I was one of two national merit semi-finalists in my county [we graduated about 800 kids a year, collectively]. The county was uniformly documented by the census to be 47% white, 47% black, and the rest a mix of asian backgrounds. The other kid was clearly, especially in hindsight, another level above me.

I offer this anecdotally, and by no means as counter evidence [more a testament to variability and along the lines of your study]. The other kid went to Virginia Tech for his bachelor's then followed up with a masters in materials, then moved to Detroit to be a materials engineer. He shipped out to South Carolina right before the car industry melted down, working in business development for less than a year before getting canned. He's been jobless for more than a year now. I nearly flunked out of school [at JoeBob State University] the first time, took a couple years off, then barely graduated from Big Southwestern State University. We were both kids of military parents.

The kid who was maybe in the 5th-10th range by this measure had parents who were [former clergy and] both had Ph.D.s [physics, chemistry; his mom was our high school physics teacher]. He went to MIT, then to Yale, married [then divorced, to the chagrin of his parents] a russian literary scholar, and is not a superconducting, quantum computing researcher at Chalmers.

ABCD said...

Yeah, I do realize you're talking about the expectation here. I'm not familiar with Jensen's work on this - links would be appreciated.

ben g said...

For what it's worth since I'm mentioned in this thread, here are my thoughts:

-The shared environment seems to be small, but significant even within groups. See here: http://www.gnxp.com/blog/2009/11/does-family-matter-for-adult-iq.php
This gives environmental hypotheses more breathing room and less need to rely on complex interactive models.

-On that link, I wrote that the environmental effect is related to SES. But the evidence supporting that claim is not very strong.

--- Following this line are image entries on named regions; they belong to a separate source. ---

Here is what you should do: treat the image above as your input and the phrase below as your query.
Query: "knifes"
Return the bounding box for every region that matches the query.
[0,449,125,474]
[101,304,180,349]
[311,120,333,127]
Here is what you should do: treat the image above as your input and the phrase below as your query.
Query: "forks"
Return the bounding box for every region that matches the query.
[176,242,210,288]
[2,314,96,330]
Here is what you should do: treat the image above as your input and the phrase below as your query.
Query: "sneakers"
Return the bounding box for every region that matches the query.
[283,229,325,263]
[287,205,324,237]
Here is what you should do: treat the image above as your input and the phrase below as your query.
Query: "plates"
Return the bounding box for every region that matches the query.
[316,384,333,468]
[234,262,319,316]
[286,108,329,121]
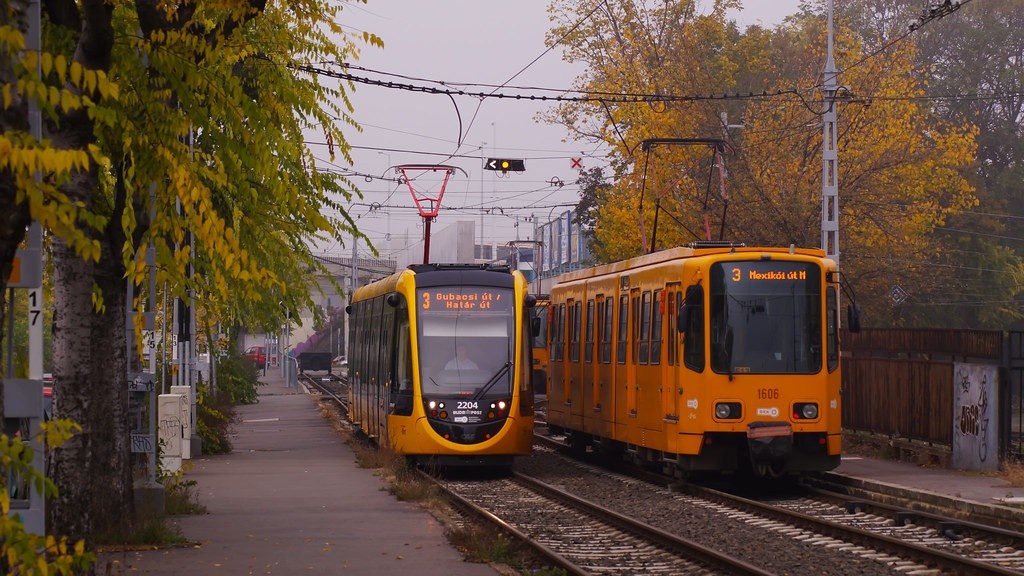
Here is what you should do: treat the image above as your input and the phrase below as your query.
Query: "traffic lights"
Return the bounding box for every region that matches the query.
[484,157,526,172]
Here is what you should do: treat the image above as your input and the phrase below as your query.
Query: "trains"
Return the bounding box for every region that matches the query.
[526,238,864,487]
[348,252,544,469]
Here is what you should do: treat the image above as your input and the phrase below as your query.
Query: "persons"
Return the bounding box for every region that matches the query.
[445,344,478,370]
[728,325,766,373]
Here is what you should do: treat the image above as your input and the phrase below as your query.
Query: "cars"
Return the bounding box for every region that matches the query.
[242,345,277,369]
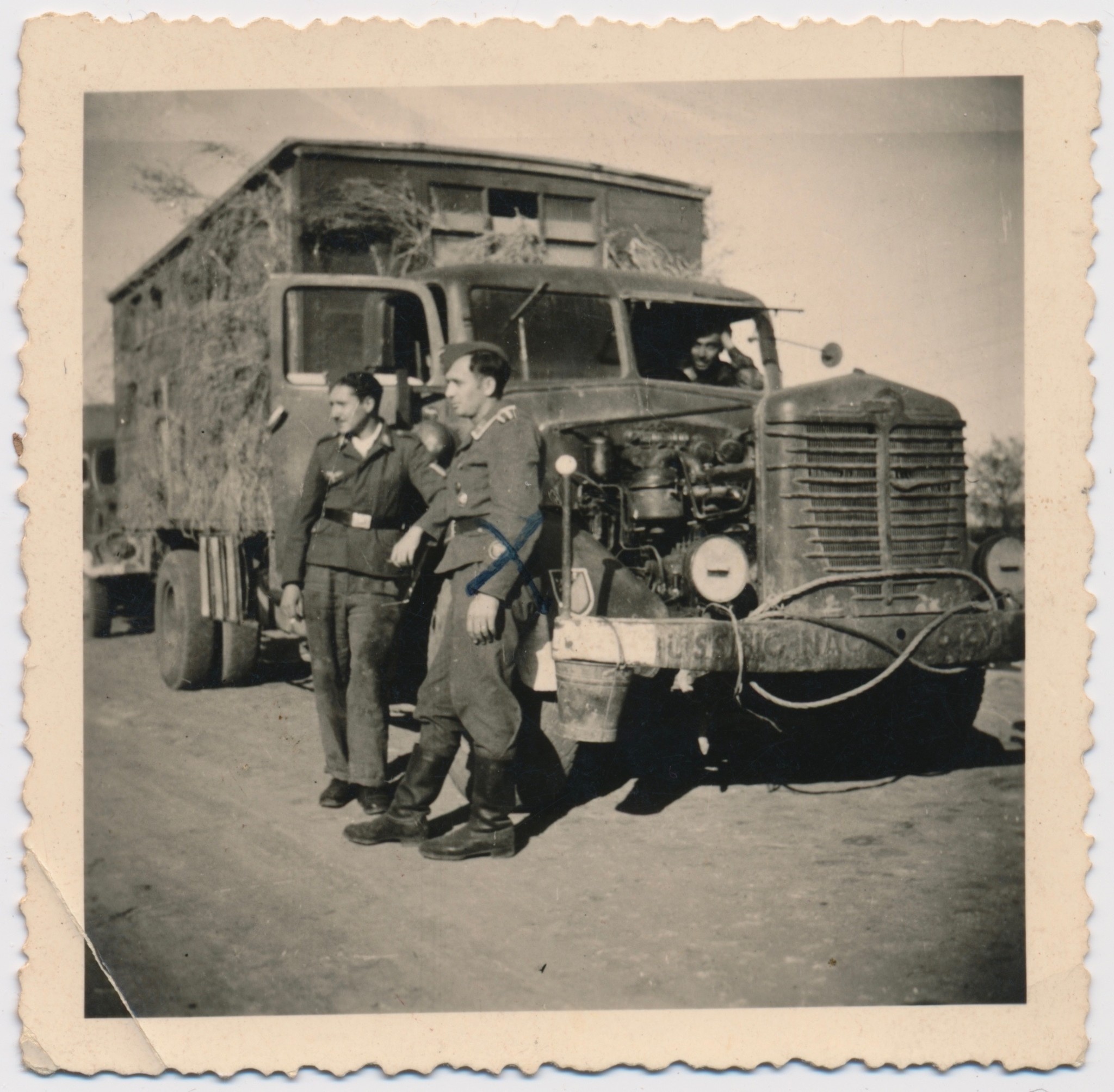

-Regarding the restriction of range hypothesis, it's hard for me to get excited about it, because the only empirical examination of it did not support it as significant:

"restriction in range in parent disinhibitory psychopathology and family SES had no effect on adoptive-sibling correlations for delinquency, drug use, and IQ. These data support the use of adoption studies to obtain direct estimates of the importance of shared environmental effects on psychological development."

The math of this study (http://www.springerlink.com/content/w592616nn3874j37/) is over my head, so if Steve or someone else better than me with math could check it out that would be great.

Also, common sense suggests that even with restriction of range (and every other criticism of adoption studies taken into account) you'd see some environmental effect.. Why isn't there one

-I'm open to the idea that group differences on IQ in adulthood are environmental, but there doesn't seem to be any good evidence for that.

-Educational and economic outcomes are influenced by which family you're raised in. And there is adoption literature to support that.. So no one here should be claiming that the adoption literature supports the idea that we live in a completely fair society..

As for core psychological characteristics like personality and intelligence, I'm not sure the same can be said though..

*Note that my entire discussion is limited to differences within modern, first world countries.